The what-could-possibly-go-wrong scenario
You had a single certificate expire, causing an outage to be reported. Over the next two weeks you chased outage after outage running from Vlan to Vlan attempting to pick up the pieces from a barely tracked certificate and the worst part about it is that each outage had to be reported to you by your customers.
Here’s a quick look at Murphy’s Law was not your friend throughout the entire arduous process of recovery. The one shining star throughout the ordeal is that you have a great Certificate Authority (CA). They are a market leader and do a great job telling you when your certificate is going to expire. So, 30 days before expiration you followed their notification and went to renew your certificate.
- Murphy Strikes 1: You go to login only to realize that your CA uses certificate authentication and you don’t have it in your Microsoft key store.
- Murphy Strikes 2: You got the credential and loaded it in your key store only to find out that this credential only gives you access to abc.com. The one you need, xyz.com is under a different credential.
Finally, you have the right credential and you renew the certificate for another year of peace and uninterrupted service. You take that certificate and you start the arduous effort of provisioning that certificate to each application it lives on. Luckily it is not a Wild Card certificate, so you know where it lives. Even though this certificate has over 200 Subject Alternate Names, you can get the work done with some basic time-consuming elbow grease.
- Murphy Strikes 3: Despite all of your blood, sweat and tears, you still have outages being reported and worst yet, they are intermittent. (People who fix things are not fans of the horrific word INTERMITTENT.)
Now, you could go run Wireshark and debug packet captures, and if you are lucky you might see what is happening. It just so happens I have seen this issue a lot, so I am going to cut to the chase and tell you that you have a certificate and a load balancer at play. When you distributed this certificate, you got 10 out of 11 servers running that certificate behind the load balancer. So, it all works great except for 1 out of 11 times.
- Murphy Striking 4 (just one more time): Your CA goes out of business, or one of your disgruntled employees with access to that certificate and private key just left the company or, there is a new private key compromise that affects this or…the list goes on and on and on.

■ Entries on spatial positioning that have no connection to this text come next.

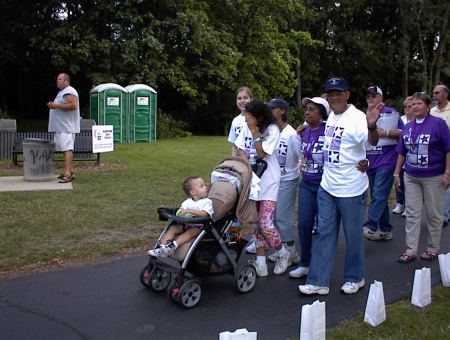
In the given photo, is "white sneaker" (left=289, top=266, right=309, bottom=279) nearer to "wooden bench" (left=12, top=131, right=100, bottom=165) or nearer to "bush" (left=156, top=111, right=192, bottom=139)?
"wooden bench" (left=12, top=131, right=100, bottom=165)

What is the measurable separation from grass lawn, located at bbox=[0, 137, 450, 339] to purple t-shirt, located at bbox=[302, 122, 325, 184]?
1371mm

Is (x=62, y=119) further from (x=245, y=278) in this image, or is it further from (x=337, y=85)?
(x=337, y=85)

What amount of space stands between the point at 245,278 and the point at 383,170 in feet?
9.65

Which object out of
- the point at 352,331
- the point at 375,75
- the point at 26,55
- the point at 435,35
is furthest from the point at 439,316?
the point at 435,35

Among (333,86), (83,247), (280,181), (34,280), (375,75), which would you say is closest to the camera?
(333,86)

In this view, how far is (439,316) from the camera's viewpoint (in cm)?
450

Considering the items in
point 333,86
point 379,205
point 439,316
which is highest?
point 333,86

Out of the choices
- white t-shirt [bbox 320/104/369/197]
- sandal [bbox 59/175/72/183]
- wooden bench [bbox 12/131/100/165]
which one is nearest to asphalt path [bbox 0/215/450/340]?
white t-shirt [bbox 320/104/369/197]

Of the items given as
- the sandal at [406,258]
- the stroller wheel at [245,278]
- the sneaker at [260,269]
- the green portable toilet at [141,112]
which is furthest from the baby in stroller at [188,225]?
the green portable toilet at [141,112]

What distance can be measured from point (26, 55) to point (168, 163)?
51.9 ft

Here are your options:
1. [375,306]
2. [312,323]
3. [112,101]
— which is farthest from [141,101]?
[312,323]

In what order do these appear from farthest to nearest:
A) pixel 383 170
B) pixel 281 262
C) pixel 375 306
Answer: pixel 383 170 < pixel 281 262 < pixel 375 306

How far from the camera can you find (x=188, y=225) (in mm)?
4637

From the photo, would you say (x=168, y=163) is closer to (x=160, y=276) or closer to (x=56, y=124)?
(x=56, y=124)
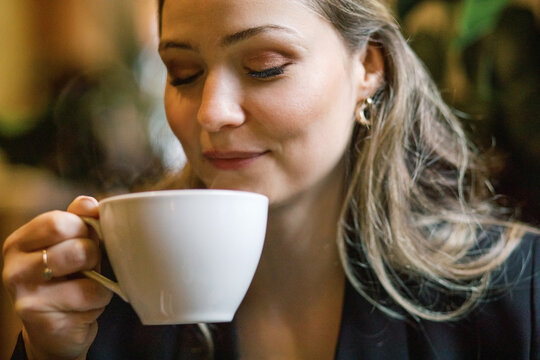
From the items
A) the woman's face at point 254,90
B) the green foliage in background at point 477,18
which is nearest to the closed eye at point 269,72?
the woman's face at point 254,90

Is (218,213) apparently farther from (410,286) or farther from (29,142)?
(29,142)

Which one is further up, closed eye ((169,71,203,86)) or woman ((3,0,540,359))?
closed eye ((169,71,203,86))

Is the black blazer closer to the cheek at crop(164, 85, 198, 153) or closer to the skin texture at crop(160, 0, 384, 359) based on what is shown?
the skin texture at crop(160, 0, 384, 359)

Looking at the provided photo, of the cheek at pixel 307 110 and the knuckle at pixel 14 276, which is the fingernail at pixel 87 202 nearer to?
the knuckle at pixel 14 276

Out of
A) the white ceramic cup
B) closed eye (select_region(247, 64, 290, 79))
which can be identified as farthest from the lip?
the white ceramic cup

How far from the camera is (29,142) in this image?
4.81 feet

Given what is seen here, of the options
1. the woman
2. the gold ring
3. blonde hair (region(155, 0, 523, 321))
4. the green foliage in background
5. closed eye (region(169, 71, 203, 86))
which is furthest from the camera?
the green foliage in background

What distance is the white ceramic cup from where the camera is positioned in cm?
62

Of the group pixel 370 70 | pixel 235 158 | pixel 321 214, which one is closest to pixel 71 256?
pixel 235 158

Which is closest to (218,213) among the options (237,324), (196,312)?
(196,312)

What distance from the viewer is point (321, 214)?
1158 millimetres

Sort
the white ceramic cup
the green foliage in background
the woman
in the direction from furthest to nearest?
the green foliage in background < the woman < the white ceramic cup

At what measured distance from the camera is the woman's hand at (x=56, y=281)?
719mm

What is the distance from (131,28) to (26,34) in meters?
0.32
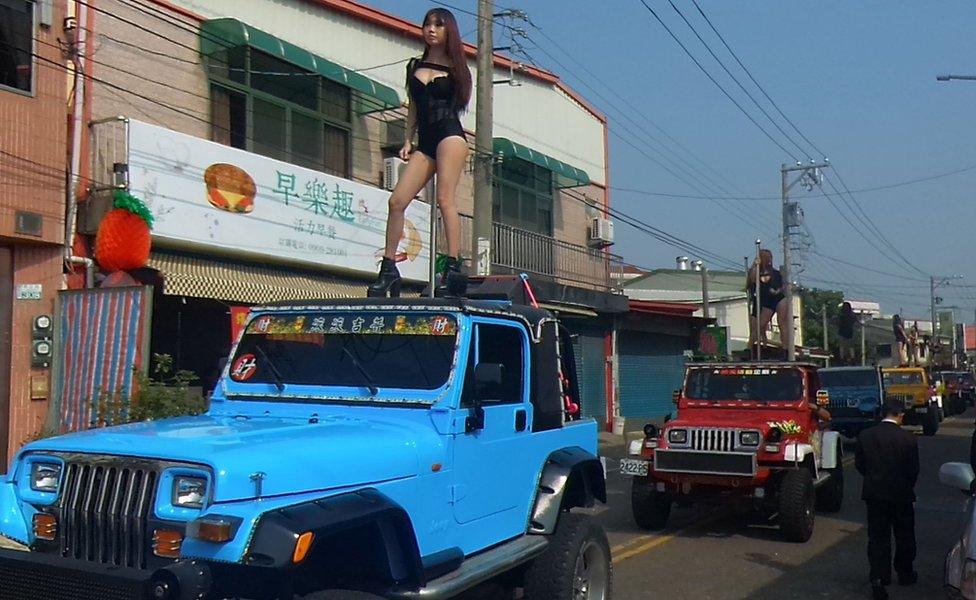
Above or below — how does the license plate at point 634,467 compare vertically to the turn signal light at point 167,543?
below

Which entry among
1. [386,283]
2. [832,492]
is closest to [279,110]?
[386,283]

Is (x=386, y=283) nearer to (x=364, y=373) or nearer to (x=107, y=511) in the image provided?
(x=364, y=373)

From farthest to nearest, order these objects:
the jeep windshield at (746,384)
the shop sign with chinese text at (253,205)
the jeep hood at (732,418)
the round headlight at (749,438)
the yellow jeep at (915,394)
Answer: the yellow jeep at (915,394) → the shop sign with chinese text at (253,205) → the jeep windshield at (746,384) → the jeep hood at (732,418) → the round headlight at (749,438)

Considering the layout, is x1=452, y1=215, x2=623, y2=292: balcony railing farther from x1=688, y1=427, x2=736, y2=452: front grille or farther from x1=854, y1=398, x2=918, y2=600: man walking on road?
x1=854, y1=398, x2=918, y2=600: man walking on road

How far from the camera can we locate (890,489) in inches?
305

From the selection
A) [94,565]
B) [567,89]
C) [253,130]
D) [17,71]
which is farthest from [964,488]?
[567,89]

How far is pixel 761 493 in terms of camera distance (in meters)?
9.91

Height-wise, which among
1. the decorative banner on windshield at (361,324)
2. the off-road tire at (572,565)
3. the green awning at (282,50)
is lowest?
the off-road tire at (572,565)

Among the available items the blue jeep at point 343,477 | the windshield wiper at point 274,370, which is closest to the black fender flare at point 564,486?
the blue jeep at point 343,477

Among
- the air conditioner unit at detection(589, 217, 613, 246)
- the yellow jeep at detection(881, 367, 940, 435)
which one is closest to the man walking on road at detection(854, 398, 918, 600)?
the yellow jeep at detection(881, 367, 940, 435)

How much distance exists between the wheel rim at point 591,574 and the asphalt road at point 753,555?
51.8 inches

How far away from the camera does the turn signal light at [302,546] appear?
368cm

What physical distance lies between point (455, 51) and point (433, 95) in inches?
Result: 13.9

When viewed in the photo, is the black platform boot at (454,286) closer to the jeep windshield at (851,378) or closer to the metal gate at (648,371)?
the jeep windshield at (851,378)
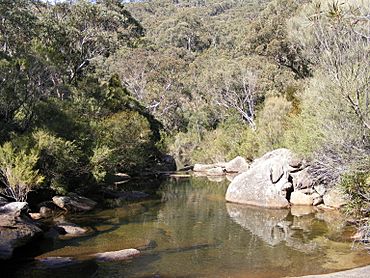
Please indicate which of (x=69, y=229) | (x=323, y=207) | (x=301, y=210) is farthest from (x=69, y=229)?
(x=323, y=207)

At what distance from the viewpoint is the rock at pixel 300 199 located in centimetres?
2831

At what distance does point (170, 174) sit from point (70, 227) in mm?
28319

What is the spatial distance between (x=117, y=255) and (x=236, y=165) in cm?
3103

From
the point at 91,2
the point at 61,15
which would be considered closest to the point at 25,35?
the point at 61,15

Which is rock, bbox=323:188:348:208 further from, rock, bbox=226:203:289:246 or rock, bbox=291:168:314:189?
rock, bbox=226:203:289:246

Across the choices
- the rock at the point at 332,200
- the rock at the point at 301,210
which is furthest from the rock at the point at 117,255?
the rock at the point at 332,200

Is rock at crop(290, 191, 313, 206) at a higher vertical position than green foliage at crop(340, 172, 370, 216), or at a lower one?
lower

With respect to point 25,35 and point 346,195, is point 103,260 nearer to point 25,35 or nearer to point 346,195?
point 346,195

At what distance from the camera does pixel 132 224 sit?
76.9ft

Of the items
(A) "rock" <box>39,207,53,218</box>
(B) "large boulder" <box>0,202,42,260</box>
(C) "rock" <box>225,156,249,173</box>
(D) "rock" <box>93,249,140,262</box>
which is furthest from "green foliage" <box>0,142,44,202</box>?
(C) "rock" <box>225,156,249,173</box>

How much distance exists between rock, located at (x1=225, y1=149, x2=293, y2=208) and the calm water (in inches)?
40.0

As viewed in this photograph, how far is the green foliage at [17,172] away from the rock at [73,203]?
2856mm

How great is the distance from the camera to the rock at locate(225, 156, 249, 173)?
1820 inches

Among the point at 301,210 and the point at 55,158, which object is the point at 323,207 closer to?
the point at 301,210
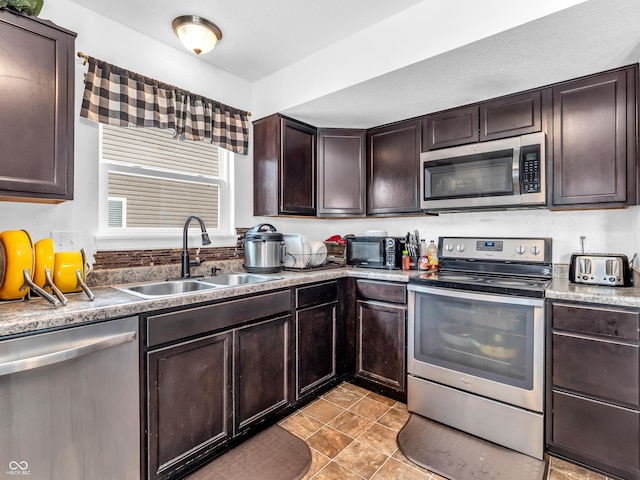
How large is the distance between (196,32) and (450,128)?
1830mm

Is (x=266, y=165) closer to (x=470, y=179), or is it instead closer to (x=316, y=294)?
(x=316, y=294)

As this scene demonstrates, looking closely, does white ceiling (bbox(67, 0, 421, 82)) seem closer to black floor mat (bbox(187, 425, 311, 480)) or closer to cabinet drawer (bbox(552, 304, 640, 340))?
cabinet drawer (bbox(552, 304, 640, 340))

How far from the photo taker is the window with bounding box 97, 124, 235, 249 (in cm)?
207

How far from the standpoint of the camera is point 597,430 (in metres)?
1.65

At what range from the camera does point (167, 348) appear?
1.55m

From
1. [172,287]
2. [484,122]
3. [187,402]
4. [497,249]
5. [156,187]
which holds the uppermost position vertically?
[484,122]

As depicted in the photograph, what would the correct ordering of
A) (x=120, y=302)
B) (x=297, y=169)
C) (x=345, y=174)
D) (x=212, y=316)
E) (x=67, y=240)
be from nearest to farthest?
1. (x=120, y=302)
2. (x=212, y=316)
3. (x=67, y=240)
4. (x=297, y=169)
5. (x=345, y=174)

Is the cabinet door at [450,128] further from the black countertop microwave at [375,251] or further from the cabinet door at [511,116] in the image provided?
the black countertop microwave at [375,251]

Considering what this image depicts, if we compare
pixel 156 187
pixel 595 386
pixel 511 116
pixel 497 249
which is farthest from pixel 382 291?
pixel 156 187

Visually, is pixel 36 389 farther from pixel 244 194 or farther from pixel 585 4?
pixel 585 4

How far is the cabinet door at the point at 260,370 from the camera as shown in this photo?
6.11ft

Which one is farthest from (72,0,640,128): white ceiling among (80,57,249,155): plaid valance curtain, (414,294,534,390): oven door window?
(414,294,534,390): oven door window

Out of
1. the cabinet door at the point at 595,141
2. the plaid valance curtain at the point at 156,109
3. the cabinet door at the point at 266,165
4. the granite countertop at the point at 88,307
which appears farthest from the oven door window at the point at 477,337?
the plaid valance curtain at the point at 156,109

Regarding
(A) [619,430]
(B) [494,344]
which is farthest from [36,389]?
(A) [619,430]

Now you get to fix those 200+ certificate machine identities all over again. At this point, you realize that it is time to bring in some automation.
Does this scenario sound farfetched? Ahem. I tell you this story because it is real. In fact, this is a very simplified version. Managing and protecting machine identities is nothing new. Saving time, effort and saving yourself from certificate outage fire drills can be.
Here’s to smarter work with less emergencies in 2019!